> **Exercise**:
List each line from the rows below that contains the word "feet".

> **Raw data**:
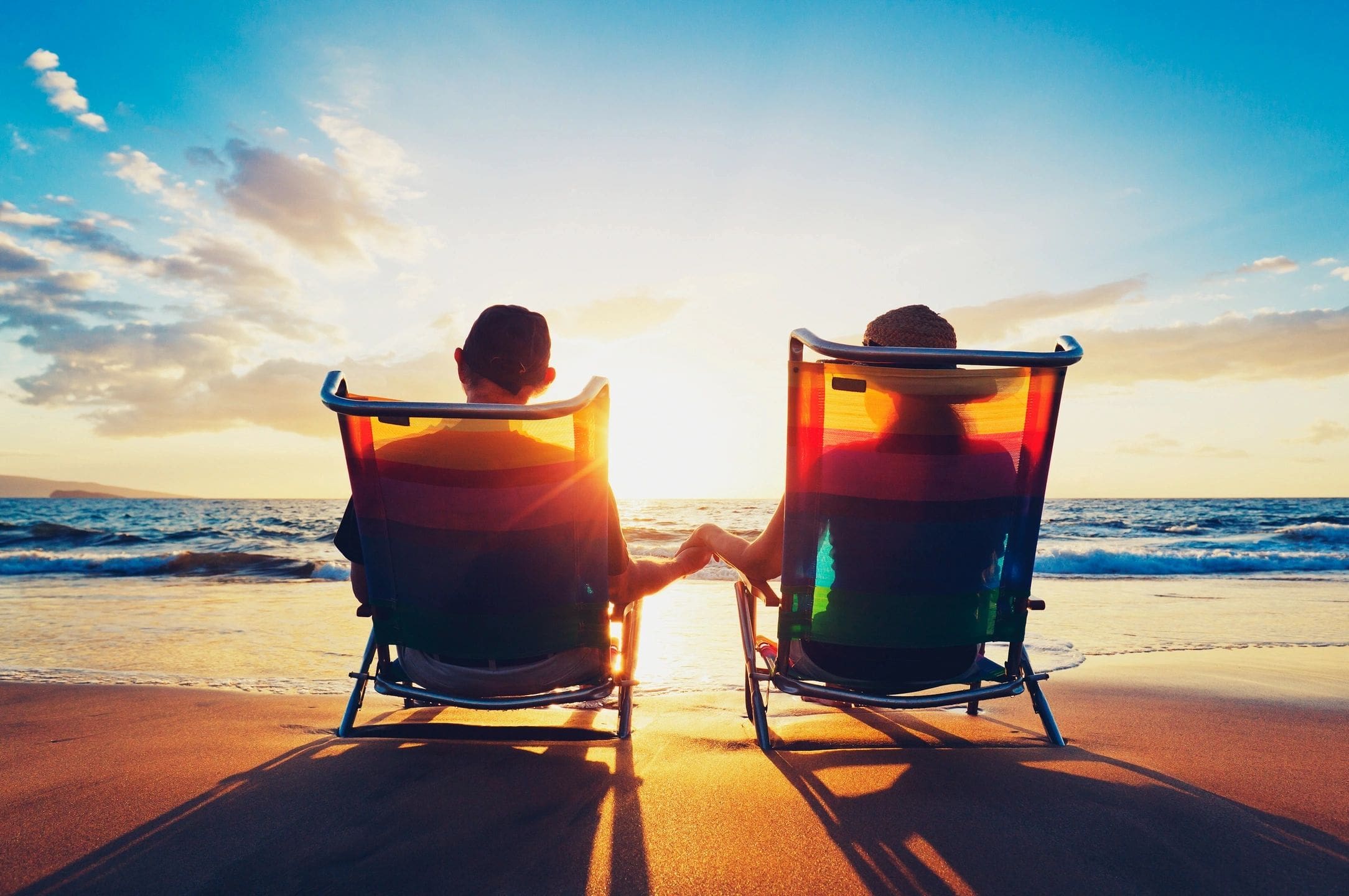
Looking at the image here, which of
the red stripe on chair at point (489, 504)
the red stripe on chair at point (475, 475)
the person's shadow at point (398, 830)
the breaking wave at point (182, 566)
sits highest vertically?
the red stripe on chair at point (475, 475)

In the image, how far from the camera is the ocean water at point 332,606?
5.13m

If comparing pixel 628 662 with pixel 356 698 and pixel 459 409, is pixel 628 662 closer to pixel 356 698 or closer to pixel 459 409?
pixel 356 698

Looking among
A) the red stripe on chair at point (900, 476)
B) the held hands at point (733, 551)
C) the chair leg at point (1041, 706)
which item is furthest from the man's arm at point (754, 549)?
the chair leg at point (1041, 706)

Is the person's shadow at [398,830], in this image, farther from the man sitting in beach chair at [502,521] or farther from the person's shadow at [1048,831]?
the person's shadow at [1048,831]

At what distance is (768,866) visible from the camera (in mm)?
1773

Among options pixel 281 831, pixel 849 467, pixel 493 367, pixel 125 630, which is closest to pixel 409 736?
pixel 281 831

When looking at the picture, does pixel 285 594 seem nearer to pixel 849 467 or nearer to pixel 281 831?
pixel 281 831

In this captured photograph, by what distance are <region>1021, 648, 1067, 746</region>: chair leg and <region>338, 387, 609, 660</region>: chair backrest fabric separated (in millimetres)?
1686

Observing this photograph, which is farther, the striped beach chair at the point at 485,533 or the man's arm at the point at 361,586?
the man's arm at the point at 361,586

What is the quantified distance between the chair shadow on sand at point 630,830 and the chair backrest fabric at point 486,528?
1.43ft

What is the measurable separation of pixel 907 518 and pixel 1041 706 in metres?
1.08

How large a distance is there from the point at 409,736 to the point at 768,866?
62.6 inches

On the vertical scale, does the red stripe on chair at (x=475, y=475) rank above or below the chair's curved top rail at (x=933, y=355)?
below

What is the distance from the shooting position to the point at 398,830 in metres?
1.97
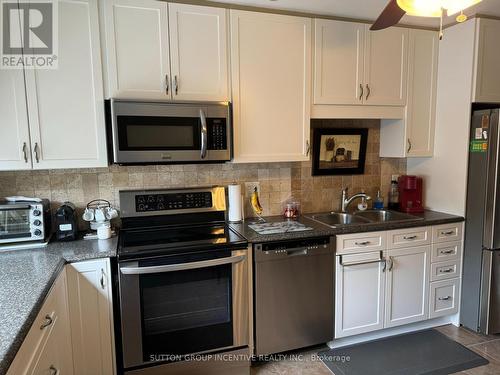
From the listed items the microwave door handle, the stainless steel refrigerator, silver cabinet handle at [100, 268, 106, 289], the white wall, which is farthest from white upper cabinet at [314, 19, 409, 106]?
silver cabinet handle at [100, 268, 106, 289]

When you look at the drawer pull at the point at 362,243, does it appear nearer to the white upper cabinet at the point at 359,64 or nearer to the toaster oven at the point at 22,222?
the white upper cabinet at the point at 359,64

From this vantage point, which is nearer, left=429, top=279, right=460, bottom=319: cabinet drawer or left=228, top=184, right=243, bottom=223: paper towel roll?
left=228, top=184, right=243, bottom=223: paper towel roll

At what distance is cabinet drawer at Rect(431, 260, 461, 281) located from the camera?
8.70 feet

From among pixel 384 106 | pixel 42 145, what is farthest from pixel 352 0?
pixel 42 145

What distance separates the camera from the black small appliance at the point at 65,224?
82.9 inches

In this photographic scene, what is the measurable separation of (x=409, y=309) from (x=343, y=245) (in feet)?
2.68

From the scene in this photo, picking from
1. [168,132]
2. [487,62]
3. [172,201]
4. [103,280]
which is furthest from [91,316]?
[487,62]

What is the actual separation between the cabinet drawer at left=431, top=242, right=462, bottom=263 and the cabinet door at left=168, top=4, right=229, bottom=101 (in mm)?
1950

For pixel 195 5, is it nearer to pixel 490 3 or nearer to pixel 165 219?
pixel 165 219

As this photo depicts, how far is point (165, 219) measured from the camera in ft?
8.11

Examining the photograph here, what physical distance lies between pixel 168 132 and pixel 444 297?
2.45 meters

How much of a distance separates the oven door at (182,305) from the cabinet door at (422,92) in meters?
1.75

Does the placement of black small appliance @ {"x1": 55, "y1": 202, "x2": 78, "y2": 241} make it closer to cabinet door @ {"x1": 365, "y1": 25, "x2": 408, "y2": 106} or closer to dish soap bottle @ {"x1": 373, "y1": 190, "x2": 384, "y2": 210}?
cabinet door @ {"x1": 365, "y1": 25, "x2": 408, "y2": 106}

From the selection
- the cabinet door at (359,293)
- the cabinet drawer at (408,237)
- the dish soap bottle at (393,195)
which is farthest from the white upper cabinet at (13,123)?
the dish soap bottle at (393,195)
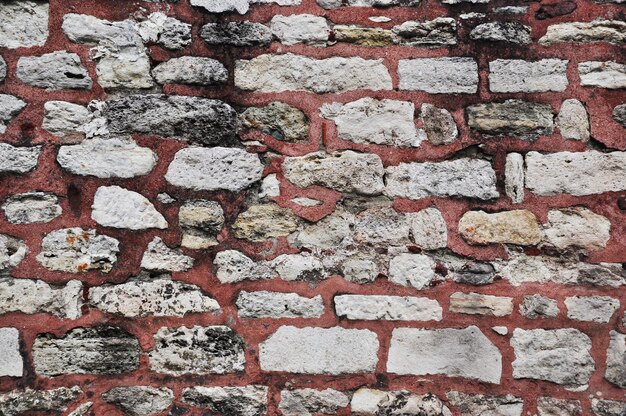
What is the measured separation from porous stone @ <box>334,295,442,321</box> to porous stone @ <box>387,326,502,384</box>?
0.19ft

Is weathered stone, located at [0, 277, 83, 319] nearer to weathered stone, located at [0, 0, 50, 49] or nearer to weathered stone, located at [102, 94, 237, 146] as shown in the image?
weathered stone, located at [102, 94, 237, 146]

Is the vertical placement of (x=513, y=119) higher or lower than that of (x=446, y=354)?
higher

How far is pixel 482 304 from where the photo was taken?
7.12ft

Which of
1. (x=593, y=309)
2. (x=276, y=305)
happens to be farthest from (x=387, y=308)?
(x=593, y=309)

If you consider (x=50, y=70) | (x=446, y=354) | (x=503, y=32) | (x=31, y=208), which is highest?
(x=503, y=32)

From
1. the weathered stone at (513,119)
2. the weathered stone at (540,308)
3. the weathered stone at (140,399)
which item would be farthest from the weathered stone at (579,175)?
the weathered stone at (140,399)

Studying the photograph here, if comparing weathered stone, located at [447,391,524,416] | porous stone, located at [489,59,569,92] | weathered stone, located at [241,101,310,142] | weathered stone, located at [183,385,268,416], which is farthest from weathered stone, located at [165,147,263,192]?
weathered stone, located at [447,391,524,416]

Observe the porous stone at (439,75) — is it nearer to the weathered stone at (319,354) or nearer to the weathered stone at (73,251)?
the weathered stone at (319,354)

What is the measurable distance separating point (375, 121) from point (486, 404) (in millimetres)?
1171

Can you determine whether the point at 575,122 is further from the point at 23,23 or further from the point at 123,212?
the point at 23,23

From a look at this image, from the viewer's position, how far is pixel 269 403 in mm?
2168

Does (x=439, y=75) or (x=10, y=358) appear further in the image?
(x=439, y=75)

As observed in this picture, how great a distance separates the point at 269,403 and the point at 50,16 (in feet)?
5.65

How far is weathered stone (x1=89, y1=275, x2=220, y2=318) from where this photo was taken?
217 cm
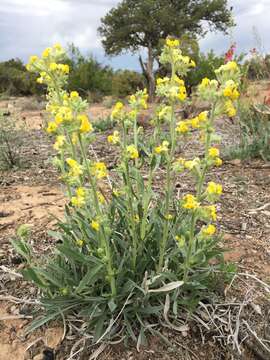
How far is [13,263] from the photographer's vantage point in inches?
107

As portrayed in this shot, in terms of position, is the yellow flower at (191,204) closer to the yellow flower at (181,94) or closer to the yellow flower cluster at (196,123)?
the yellow flower cluster at (196,123)

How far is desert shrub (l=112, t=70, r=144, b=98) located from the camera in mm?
16250

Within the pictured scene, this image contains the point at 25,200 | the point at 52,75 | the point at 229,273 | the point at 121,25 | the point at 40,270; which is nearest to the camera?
the point at 52,75

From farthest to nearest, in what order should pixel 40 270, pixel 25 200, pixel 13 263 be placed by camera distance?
pixel 25 200
pixel 13 263
pixel 40 270

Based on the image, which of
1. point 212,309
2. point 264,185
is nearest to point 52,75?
point 212,309

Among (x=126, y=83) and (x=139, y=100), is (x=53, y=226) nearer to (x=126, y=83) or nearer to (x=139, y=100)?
(x=139, y=100)

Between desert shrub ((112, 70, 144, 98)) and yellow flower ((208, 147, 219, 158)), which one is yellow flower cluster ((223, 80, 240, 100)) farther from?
desert shrub ((112, 70, 144, 98))

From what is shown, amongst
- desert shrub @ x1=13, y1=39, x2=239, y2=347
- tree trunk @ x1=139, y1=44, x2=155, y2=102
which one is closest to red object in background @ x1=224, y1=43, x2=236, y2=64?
desert shrub @ x1=13, y1=39, x2=239, y2=347

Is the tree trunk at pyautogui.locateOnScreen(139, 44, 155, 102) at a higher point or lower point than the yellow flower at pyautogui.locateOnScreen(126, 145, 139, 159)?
lower

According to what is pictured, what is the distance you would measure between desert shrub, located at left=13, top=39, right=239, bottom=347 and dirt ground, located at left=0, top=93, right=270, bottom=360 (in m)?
0.12

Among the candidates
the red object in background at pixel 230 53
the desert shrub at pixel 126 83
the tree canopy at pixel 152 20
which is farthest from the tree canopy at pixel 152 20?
the red object in background at pixel 230 53

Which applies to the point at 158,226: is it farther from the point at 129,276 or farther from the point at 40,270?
the point at 40,270

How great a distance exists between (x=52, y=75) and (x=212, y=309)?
1.36 meters

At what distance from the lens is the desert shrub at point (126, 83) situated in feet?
Result: 53.3
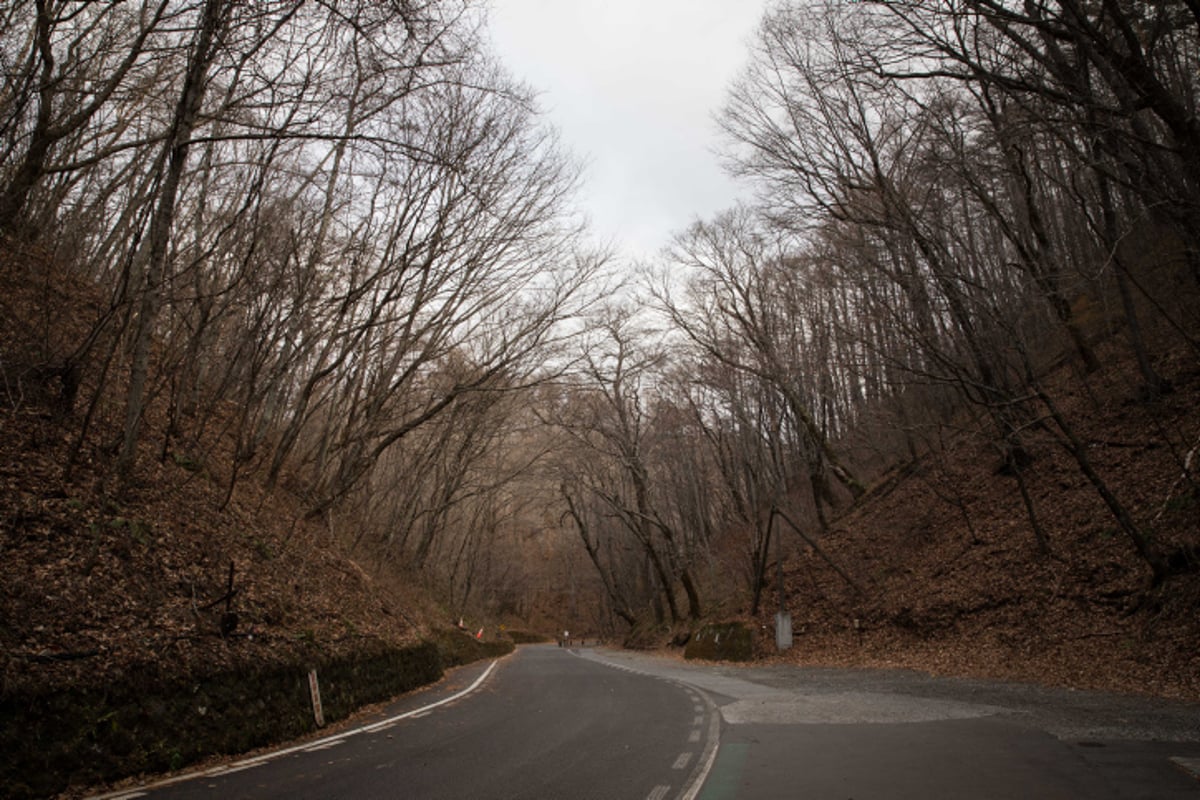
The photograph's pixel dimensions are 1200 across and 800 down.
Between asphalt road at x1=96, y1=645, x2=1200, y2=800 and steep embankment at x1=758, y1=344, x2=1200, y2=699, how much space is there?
1.96 metres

> **Complete output**:
8.70 feet
In this photographic scene, what is the measurable separation of (x=409, y=309) from (x=343, y=245) (in feet)?
As observed in this picture, how great a distance separates the point at 269,403 and the point at 50,16 (in feet)?
At what distance from the lens is the desert shrub at point (126, 83) situated in feet?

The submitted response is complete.